There, I agree entirely. Not because the "left" have got these power 
relations wrong but because Keynesian reformers - someone like Tobin, or 
pseudo-Keynesians like Sachs - think their policy advice has a chance in 
hell of being adopted.

 > Simply put, the Left

Ahem, if you mean the Marxist left, I don't think the next sentence is 
true (maybe with the exception of David Harvey's uncharacteristic call 
for a New Deal in his book The New Imperialism).
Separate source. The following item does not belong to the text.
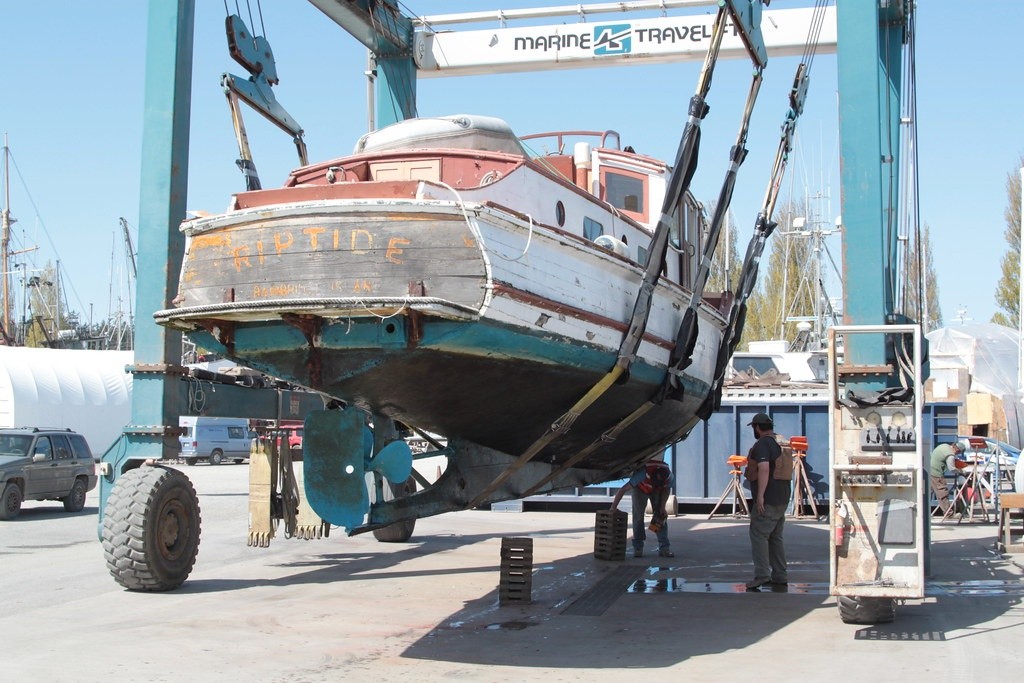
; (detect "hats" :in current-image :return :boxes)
[747,413,772,426]
[955,442,965,452]
[652,466,671,486]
 > doesn't understand what the real connection is between politics and 
economics, they are just ideologising. The Left is shut out of the 
corridors of real political power, and it is also shut out at the 
factory gate and office entrance. What remains are lecture halls, NGO's, 
conferences, lobbying and jetsetting. The result of this is 
trend-following at various forums, where ideas are proposed which do not 
in fact resonate politically with anybody in particular, and do not have 
any tangible result for anything other than career advancement. A lot of 
brainstorming occurs at gatherings where people bear witness to the 
faith, out of which the political class then picks out a few ideas that 
are useful for their regime.The activity of leftwing reformism is 
needed, because it provides financial policy with a human face, and it 
suggests good intentions. But in fact no real progressive reform results 
out of it, other than policies which were already going to be 
implemented anyway. There seems to be a flurry of activity, but in truth 
nothing is really happening.

Agreed. That indeed was the point of the paper I presented: the reforms 
from above - which have no chance of being adopted - need a reality 
check by assessing real activities of movements from below.